I tried to pull my face out of his hand, but he held me. I managed to meet his gaze after a couple of seconds.

“This guy, Cayden, you really care about him, don’t you?”

I tried to talk but this huge stupid lump was stuck in my throat. I managed to nod.

The sincerity in his eyes was actually painful to me. “I will be here whenever you want me to be. And I know you will always be there whenever I need you. You’re my best friend. But don’t use me. Okay? You want my help, ask me for it.”

It took a couple of seconds before I could speak.

“I need your help. It doesn’t affect the timeline, but…”
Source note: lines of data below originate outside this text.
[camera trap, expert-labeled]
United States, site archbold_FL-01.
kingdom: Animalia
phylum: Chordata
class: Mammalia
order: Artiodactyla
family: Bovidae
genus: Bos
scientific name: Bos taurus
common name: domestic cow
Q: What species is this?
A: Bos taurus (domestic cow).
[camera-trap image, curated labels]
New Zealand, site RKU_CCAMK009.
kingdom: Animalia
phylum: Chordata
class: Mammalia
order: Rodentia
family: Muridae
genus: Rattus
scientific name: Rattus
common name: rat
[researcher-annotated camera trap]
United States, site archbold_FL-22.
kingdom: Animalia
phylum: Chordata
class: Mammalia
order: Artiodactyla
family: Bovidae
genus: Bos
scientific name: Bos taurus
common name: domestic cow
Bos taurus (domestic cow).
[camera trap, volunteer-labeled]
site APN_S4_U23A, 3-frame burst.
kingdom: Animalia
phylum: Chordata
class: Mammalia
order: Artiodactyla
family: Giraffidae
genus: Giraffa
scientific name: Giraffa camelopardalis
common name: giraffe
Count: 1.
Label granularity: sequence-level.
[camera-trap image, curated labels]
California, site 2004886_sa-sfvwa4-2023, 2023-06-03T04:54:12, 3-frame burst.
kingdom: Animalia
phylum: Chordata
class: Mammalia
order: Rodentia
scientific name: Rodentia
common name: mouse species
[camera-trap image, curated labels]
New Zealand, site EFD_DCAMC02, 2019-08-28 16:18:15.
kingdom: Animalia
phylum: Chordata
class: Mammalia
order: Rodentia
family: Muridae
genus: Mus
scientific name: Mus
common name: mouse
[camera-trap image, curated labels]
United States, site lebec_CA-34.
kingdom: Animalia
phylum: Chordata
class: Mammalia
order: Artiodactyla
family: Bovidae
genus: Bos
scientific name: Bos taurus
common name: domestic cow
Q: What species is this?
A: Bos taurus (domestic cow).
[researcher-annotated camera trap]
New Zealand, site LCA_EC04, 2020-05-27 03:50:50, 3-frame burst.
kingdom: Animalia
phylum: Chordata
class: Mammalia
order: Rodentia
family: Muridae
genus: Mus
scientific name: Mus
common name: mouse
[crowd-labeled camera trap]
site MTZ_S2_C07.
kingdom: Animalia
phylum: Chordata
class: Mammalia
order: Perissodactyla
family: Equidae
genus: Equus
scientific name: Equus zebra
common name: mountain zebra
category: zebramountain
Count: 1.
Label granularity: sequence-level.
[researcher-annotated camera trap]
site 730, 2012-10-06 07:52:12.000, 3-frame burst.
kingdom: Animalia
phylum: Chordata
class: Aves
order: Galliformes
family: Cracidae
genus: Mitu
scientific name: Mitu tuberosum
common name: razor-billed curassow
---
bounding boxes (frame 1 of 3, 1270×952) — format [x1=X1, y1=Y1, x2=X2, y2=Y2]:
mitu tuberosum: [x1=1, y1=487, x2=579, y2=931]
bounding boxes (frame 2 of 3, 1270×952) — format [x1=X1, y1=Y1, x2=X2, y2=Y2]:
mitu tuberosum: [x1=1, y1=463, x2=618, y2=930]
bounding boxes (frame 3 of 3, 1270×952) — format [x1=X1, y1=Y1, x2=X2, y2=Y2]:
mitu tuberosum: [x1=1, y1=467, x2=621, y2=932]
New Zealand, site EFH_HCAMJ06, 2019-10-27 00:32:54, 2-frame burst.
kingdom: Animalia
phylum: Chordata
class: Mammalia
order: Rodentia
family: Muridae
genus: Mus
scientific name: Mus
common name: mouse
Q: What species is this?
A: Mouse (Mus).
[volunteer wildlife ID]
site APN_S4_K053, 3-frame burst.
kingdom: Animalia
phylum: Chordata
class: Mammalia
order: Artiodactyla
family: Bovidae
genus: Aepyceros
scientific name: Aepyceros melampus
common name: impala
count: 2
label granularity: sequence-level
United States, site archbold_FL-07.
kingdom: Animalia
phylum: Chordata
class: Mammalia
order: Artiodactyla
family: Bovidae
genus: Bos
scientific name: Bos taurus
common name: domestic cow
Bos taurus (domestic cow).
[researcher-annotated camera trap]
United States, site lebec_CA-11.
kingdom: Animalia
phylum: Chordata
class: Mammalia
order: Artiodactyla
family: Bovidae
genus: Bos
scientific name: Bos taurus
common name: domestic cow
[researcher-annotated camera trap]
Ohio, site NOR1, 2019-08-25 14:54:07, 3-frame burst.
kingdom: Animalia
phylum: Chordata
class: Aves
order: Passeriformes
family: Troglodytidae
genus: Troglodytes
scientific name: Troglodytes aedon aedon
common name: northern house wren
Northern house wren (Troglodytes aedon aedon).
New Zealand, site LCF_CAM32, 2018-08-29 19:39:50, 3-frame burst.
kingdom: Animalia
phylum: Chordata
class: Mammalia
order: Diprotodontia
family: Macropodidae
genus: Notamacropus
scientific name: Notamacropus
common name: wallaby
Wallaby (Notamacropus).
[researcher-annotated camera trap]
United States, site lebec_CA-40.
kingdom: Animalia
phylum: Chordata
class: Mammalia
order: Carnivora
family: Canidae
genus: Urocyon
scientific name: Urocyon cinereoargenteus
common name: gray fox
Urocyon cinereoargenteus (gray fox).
“But, it affects you. You know what it’ll do to you but you still want to go back.”

I took a shaky breath, looked at ceiling for a minute. “I have to go back. I can’t leave it like this. I can’t leave him like that.”

I looked back at Dillon again.

His expression seemed to close up a little. I don’t know how else to describe it. But his voice was perfectly normal.

“I really think we need to reexamine the timeline. I’m pretty sure I saw an anomaly in the fifteenth century that seemed to have originated in 1268. Something to do with royal lineage out of .”

He kissed me, turned and walked out of the room.

“Where are you going?”

“My place. It’s easier to hack in to The History from there.”

“Dillon…” I followed him out to the living room.

Without turning around, “Yeah, yeah, yeah. I’m the best”. As he opened the door, he flashed me a wink over his shoulder and he was gone.